Eccles: People make the mistake of confounding ESG with impact. ESG integration is about data analysis – it doesn’t inherently make the world a ‘better’ or ‘worse’ place.
An impact fund invests to address societal challenges. These funds could still fall short on ESG practices in their operational strategies! Socially responsible investing is important, but these labels muddle the public discourse around ESG, and we need to distance ourselves from them.
Crowley: Another issue is the narrow interpretation of ESG’s components. In Washington, DC, ‘E’ has become synonymous with climate change, ‘S’ with human capital, and ‘G’ with proxy voting. People don’t appreciate the scope of ESG analysis.
These concepts are much broader than they’re often treated by our elected officials. The current dialogue no longer represents the foundation of ESG, which is managing enterprises for long-term value creation.

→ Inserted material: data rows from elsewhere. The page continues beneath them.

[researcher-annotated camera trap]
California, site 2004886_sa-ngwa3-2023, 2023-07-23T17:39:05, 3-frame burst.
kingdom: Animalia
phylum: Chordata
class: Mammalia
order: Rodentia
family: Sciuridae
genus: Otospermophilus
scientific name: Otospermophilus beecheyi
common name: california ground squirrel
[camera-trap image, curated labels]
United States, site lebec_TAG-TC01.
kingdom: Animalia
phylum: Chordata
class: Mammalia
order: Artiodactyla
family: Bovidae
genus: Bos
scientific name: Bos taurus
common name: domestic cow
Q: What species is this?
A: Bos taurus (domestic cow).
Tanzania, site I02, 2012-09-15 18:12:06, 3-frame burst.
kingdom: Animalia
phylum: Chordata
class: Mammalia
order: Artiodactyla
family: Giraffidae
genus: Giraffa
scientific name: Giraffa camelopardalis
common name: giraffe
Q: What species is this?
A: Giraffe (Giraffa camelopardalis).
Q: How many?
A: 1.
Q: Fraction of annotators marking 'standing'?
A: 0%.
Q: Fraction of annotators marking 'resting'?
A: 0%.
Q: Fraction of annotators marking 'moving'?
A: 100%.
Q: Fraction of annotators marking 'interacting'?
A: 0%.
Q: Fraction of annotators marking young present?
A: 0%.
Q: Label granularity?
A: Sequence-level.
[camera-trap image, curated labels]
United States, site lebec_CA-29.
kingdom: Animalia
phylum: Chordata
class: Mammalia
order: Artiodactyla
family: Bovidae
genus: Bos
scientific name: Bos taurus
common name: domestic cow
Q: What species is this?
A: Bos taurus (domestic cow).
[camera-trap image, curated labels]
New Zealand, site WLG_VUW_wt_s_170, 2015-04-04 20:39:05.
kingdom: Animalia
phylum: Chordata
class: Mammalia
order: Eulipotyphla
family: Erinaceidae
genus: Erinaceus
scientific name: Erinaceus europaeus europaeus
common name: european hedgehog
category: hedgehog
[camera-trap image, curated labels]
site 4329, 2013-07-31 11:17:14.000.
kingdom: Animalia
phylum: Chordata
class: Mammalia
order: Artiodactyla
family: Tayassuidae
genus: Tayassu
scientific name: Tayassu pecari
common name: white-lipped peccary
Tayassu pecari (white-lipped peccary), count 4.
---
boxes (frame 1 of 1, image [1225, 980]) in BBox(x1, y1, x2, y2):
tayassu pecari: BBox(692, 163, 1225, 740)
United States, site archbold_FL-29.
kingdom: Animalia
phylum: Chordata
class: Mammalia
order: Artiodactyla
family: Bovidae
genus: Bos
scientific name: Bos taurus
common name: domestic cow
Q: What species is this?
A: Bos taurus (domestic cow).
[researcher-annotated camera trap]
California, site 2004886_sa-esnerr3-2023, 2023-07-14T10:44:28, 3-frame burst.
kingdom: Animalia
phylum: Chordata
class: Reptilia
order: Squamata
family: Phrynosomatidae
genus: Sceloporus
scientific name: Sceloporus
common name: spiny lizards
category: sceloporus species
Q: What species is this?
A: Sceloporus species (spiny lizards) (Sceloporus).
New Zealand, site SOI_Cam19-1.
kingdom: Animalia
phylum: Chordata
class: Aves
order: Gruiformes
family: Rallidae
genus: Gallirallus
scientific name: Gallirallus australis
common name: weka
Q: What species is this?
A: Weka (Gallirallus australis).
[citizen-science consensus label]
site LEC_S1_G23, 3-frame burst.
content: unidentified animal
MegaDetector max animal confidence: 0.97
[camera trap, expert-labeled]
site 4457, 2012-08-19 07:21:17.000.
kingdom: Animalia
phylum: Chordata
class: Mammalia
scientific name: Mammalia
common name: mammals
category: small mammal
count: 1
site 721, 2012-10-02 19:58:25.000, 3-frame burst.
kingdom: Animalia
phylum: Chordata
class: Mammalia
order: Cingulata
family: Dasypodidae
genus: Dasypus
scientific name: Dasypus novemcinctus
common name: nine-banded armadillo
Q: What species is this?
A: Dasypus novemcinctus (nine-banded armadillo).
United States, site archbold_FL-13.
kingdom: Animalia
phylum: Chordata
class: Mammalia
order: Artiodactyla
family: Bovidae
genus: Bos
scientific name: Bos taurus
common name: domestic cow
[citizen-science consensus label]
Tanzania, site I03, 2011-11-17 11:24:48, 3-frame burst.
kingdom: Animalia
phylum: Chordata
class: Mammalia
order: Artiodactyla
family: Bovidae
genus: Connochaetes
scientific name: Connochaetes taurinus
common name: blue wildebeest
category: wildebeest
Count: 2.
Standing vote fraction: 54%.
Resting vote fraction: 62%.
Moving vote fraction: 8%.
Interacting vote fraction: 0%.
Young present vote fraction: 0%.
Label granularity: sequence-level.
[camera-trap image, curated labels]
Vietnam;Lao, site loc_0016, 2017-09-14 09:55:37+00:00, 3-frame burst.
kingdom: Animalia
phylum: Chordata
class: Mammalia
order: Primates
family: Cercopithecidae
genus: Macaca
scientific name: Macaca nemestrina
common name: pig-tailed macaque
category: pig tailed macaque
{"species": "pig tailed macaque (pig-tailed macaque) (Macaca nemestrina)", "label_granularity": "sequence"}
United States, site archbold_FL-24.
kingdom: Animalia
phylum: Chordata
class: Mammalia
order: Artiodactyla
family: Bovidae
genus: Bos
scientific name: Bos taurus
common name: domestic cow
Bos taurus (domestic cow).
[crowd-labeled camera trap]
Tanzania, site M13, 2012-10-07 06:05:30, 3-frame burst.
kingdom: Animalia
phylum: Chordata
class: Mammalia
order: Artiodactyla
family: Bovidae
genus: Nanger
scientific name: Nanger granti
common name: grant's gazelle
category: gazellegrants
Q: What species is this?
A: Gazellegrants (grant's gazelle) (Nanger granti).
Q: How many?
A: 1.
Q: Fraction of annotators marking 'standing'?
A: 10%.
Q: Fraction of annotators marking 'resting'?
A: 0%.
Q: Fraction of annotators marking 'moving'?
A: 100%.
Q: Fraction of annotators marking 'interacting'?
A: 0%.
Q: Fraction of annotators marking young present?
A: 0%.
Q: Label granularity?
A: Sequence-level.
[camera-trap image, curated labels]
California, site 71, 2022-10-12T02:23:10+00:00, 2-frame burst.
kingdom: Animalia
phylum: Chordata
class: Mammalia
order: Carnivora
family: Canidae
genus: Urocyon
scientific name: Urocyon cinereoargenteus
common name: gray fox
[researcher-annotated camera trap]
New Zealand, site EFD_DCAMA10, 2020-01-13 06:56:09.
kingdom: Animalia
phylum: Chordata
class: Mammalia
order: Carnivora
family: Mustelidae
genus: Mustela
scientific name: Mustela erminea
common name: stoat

If you were to emphasize one or two key points to ESG skeptics on both the right and the left, in a bid to find common ground, what would those be?
Eccles: If I’m talking to someone who claims not to like ‘ESG,’ I’ll tell them I don’t like ESG either!
I like material risk factors. I like addressing externalities. I won't try to dissuade you from disliking ESG; I’ll just recenter the conversation around managing risk and equipping investors with quality data. Then, we have plenty to discuss.
Crowley: Many on the left call for increasingly detailed disclosures, regardless of their financial materiality. The truth is that disclosure, alone, can’t move the needle on climate change.
If we hope to tackle climate change, we need to leverage macroeconomic forces. Concentrate on implementing measures like a carbon tax. As these policies take effect, they'll enhance the relevance of ESG materiality, allowing the goals of ESG proponents and climate activists to advance in unison.